> **Objective**
Below is the data. Give it again, complete and exact.

** START **

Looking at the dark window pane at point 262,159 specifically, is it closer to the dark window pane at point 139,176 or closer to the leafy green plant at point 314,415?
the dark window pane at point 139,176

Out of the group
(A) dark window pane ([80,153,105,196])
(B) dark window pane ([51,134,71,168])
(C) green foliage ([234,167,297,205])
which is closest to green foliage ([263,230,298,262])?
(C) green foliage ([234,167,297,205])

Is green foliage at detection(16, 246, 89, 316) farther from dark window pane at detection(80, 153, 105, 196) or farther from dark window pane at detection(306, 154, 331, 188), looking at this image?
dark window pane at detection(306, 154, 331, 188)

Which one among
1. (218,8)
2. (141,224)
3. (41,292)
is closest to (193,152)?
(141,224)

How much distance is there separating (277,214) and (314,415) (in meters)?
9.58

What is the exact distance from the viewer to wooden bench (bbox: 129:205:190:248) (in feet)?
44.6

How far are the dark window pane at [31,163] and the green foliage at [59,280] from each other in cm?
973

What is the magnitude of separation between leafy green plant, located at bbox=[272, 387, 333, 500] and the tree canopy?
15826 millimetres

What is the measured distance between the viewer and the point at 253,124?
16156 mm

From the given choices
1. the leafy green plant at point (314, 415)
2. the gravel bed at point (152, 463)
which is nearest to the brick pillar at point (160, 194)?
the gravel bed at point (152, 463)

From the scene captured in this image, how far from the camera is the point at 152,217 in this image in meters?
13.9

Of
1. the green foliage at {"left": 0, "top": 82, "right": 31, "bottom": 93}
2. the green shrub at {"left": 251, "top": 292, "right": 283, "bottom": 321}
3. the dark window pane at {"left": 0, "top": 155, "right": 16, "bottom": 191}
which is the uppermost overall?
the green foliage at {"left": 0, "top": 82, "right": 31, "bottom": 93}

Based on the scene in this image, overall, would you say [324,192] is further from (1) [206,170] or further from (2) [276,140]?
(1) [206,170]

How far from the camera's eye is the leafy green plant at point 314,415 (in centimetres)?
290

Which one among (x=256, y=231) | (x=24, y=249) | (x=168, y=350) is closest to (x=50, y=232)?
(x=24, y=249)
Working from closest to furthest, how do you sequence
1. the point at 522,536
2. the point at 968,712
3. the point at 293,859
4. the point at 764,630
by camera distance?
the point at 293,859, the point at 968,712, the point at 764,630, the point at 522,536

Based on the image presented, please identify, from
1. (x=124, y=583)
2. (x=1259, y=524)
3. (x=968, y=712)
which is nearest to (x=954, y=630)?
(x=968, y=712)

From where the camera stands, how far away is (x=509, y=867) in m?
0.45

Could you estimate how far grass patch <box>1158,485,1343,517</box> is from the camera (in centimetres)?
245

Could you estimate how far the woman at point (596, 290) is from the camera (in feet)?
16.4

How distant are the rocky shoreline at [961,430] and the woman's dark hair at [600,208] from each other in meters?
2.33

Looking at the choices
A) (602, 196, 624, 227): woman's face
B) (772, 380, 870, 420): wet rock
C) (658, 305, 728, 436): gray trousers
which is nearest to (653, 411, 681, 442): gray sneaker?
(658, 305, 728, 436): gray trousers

** END **

> **Expected output**
Looking at the dark window pane at point 262,159 specifically, is it closer to the dark window pane at point 139,176 or closer to the leafy green plant at point 314,415?
the dark window pane at point 139,176

Out of the group
(A) dark window pane ([80,153,105,196])
(B) dark window pane ([51,134,71,168])
(C) green foliage ([234,167,297,205])
which is closest to green foliage ([263,230,298,262])?
(C) green foliage ([234,167,297,205])

Is green foliage at detection(16, 246, 89, 316) farther from dark window pane at detection(80, 153, 105, 196) or farther from dark window pane at detection(306, 154, 331, 188), looking at this image?
dark window pane at detection(306, 154, 331, 188)

Which one among
1. (218,8)
2. (141,224)
3. (41,292)
is closest to (193,152)?
(141,224)

How much distance is there separating (277,214) and (314,415) (in meters)?
9.58

What is the exact distance from the viewer to wooden bench (bbox: 129:205:190:248) (in feet)?
44.6

How far are the dark window pane at [31,163] and the green foliage at [59,280] from each other in cm?
973

What is the magnitude of separation between leafy green plant, located at bbox=[272, 387, 333, 500] and the tree canopy?
15826 millimetres

What is the measured distance between the viewer and the point at 253,124?
16156 mm

From the given choices
1. the leafy green plant at point (314, 415)
2. the gravel bed at point (152, 463)
which is nearest to the brick pillar at point (160, 194)?
the gravel bed at point (152, 463)

From the scene captured in this image, how far from the camera is the point at 152,217 in this image in meters?
13.9

Of
1. the green foliage at {"left": 0, "top": 82, "right": 31, "bottom": 93}
2. the green shrub at {"left": 251, "top": 292, "right": 283, "bottom": 321}
3. the dark window pane at {"left": 0, "top": 155, "right": 16, "bottom": 191}
which is the uppermost overall?
the green foliage at {"left": 0, "top": 82, "right": 31, "bottom": 93}

Based on the scene in this image, overall, would you say [324,192] is further from (1) [206,170] or further from (2) [276,140]?
(1) [206,170]

How far from the camera's eye is the leafy green plant at point 314,415 (in centimetres)?
290

Which one among (x=256, y=231) | (x=24, y=249) | (x=168, y=350) is closest to (x=50, y=232)?
(x=24, y=249)
Working from closest to furthest, how do you sequence
1. the point at 522,536
2. the point at 968,712
3. the point at 293,859
4. the point at 764,630
by camera distance?
the point at 293,859, the point at 968,712, the point at 764,630, the point at 522,536

Based on the image presented, please identify, from
1. (x=124, y=583)
2. (x=1259, y=524)
3. (x=968, y=712)
which is nearest to (x=954, y=630)?
(x=968, y=712)

From where the camera stands, how far away is (x=509, y=867) in m?
0.45

Could you estimate how far grass patch <box>1158,485,1343,517</box> is from the camera (in centimetres)?
245

Could you estimate how far the woman at point (596, 290) is from the camera (in feet)?
16.4

How distant are the rocky shoreline at [961,430] and the woman's dark hair at [600,208] from each other in meters?
2.33

Looking at the choices
A) (602, 196, 624, 227): woman's face
B) (772, 380, 870, 420): wet rock
C) (658, 305, 728, 436): gray trousers
which is nearest to (653, 411, 681, 442): gray sneaker?
(658, 305, 728, 436): gray trousers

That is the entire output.